* Task objective:
When you reach the line with "Handmade Blue and Ivory Wool Tufted Area Rug" in the records below, begin transcribing exactly and continue up to and including the line with "green cocktail umbrella", leaving out every picture.

* Data to use:
------------------------------------------------------------
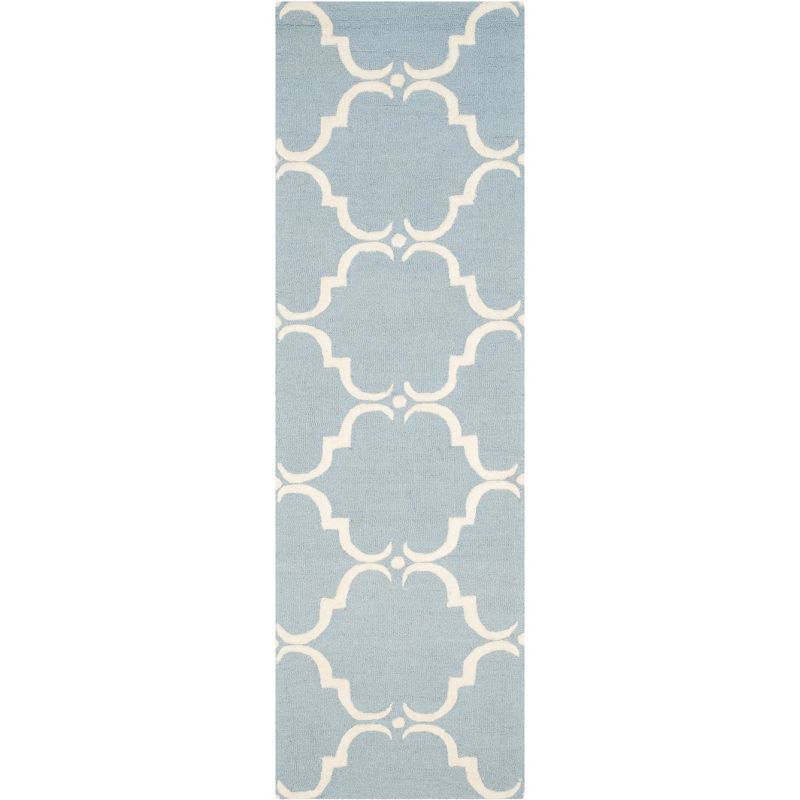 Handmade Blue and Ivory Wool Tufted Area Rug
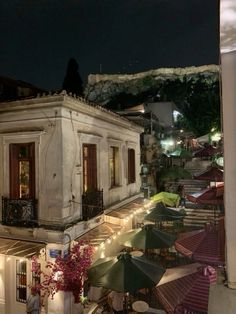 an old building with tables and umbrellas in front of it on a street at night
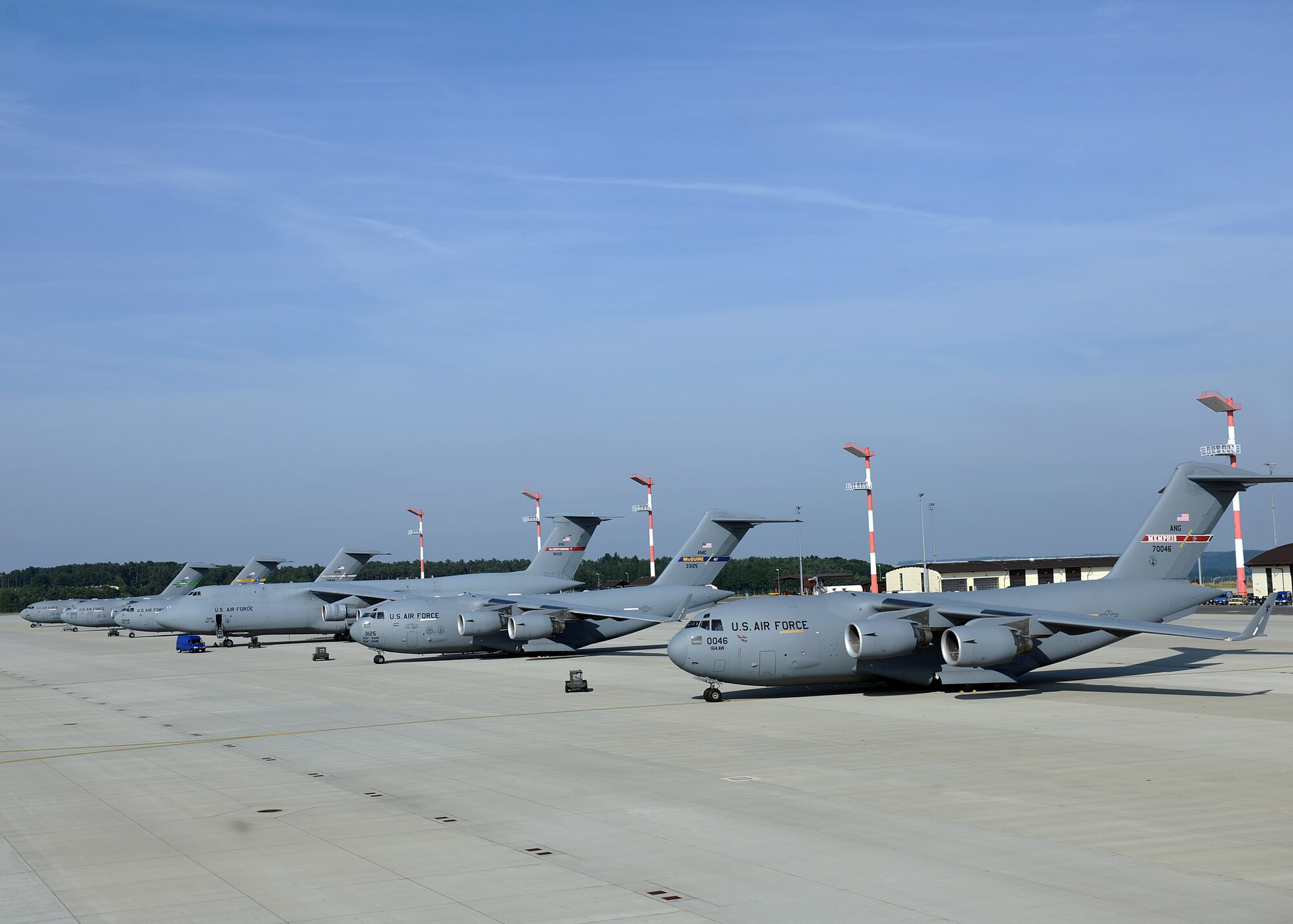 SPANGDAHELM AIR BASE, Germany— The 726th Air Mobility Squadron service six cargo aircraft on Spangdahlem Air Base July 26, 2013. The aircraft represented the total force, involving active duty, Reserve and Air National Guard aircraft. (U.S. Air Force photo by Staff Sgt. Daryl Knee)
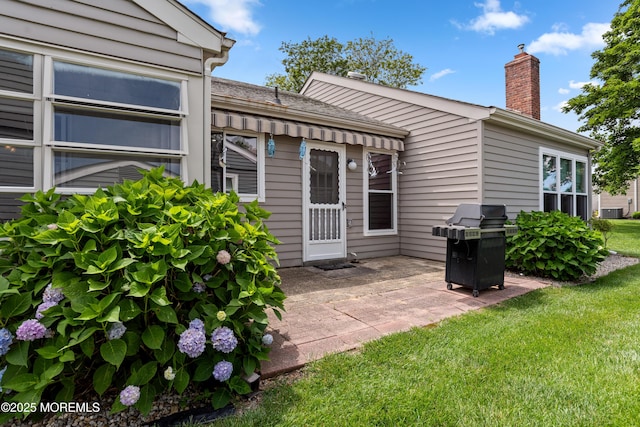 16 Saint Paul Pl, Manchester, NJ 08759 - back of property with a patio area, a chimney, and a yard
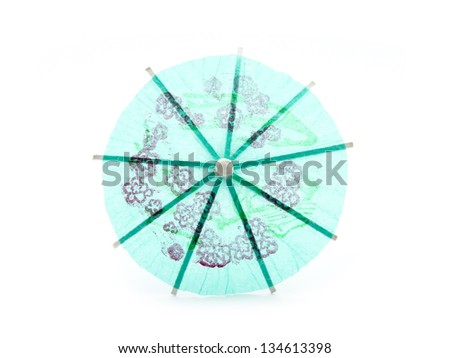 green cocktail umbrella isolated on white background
------------------------------------------------------------
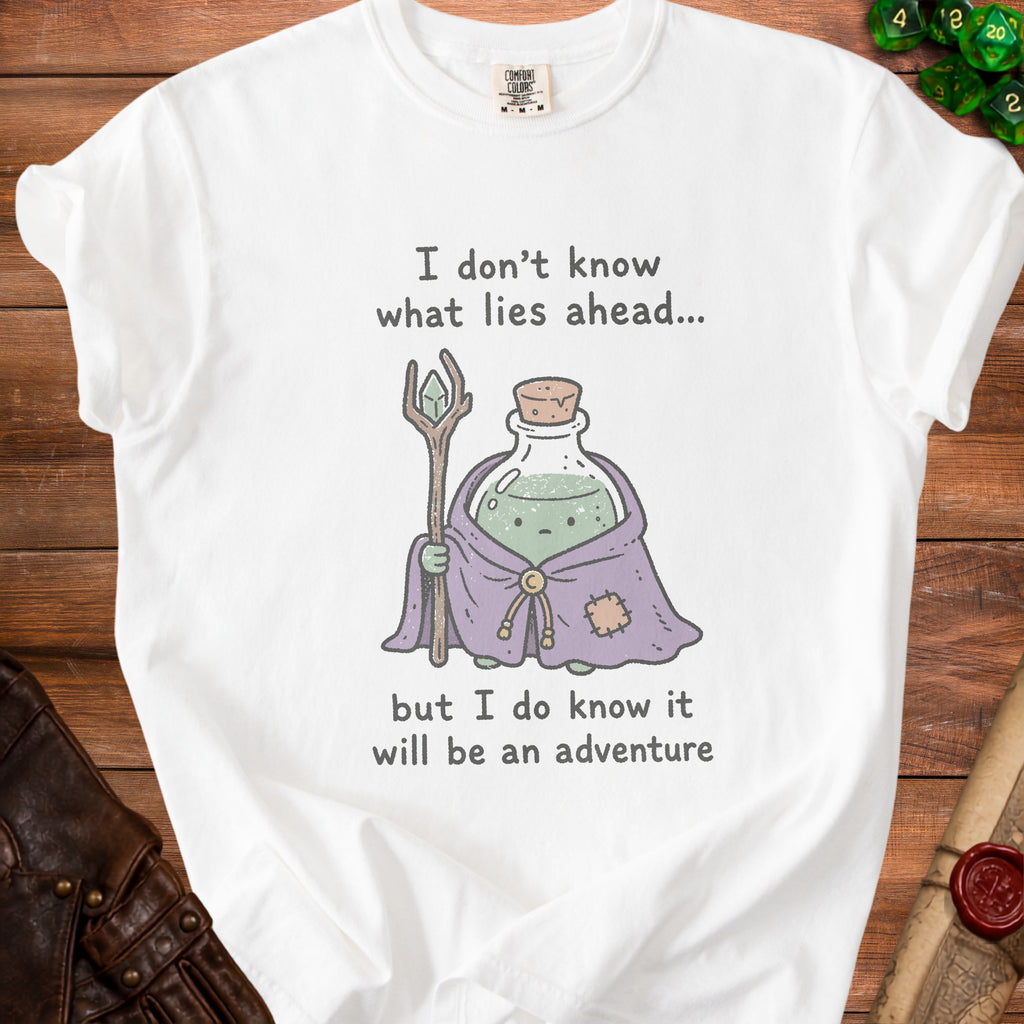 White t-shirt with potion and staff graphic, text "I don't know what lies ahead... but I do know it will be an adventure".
------------------------------------------------------------
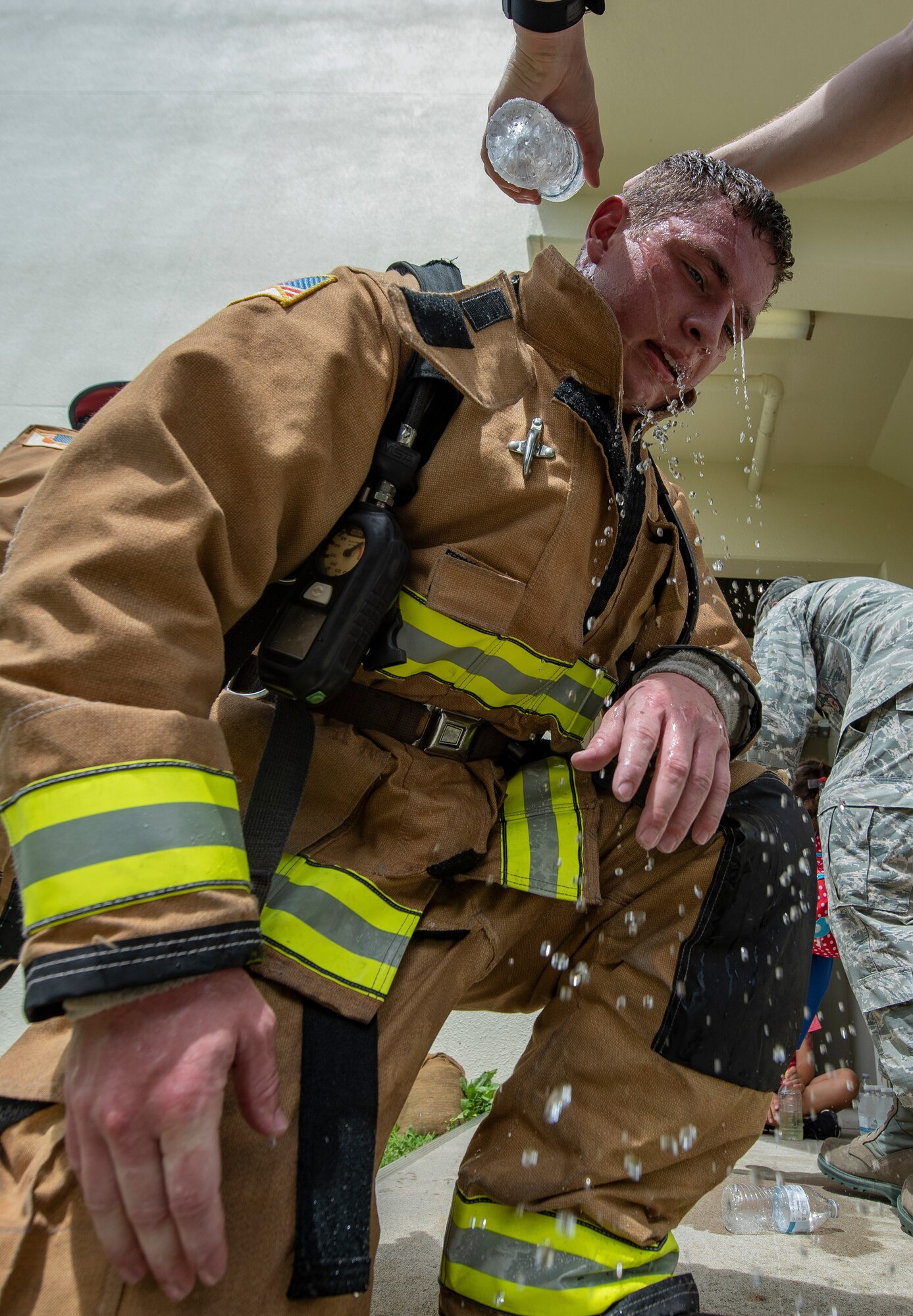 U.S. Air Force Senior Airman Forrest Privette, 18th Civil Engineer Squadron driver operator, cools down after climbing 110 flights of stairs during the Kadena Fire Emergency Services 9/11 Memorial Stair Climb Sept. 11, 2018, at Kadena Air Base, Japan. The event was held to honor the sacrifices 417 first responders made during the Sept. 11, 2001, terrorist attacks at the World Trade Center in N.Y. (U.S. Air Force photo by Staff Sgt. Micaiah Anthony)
------------------------------------------------------------
* Task result:
 Handmade Blue and Ivory Wool Tufted Area Rug
 an old building with tables and umbrellas in front of it on a street at night
 SPANGDAHELM AIR BASE, Germany— The 726th Air Mobility Squadron service six cargo aircraft on Spangdahlem Air Base July 26, 2013. The aircraft represented the total force, involving active duty, Reserve and Air National Guard aircraft. (U.S. Air Force photo by Staff Sgt. Daryl Knee)
 16 Saint Paul Pl, Manchester, NJ 08759 - back of property with a patio area, a chimney, and a yard
 green cocktail umbrella isolated on white background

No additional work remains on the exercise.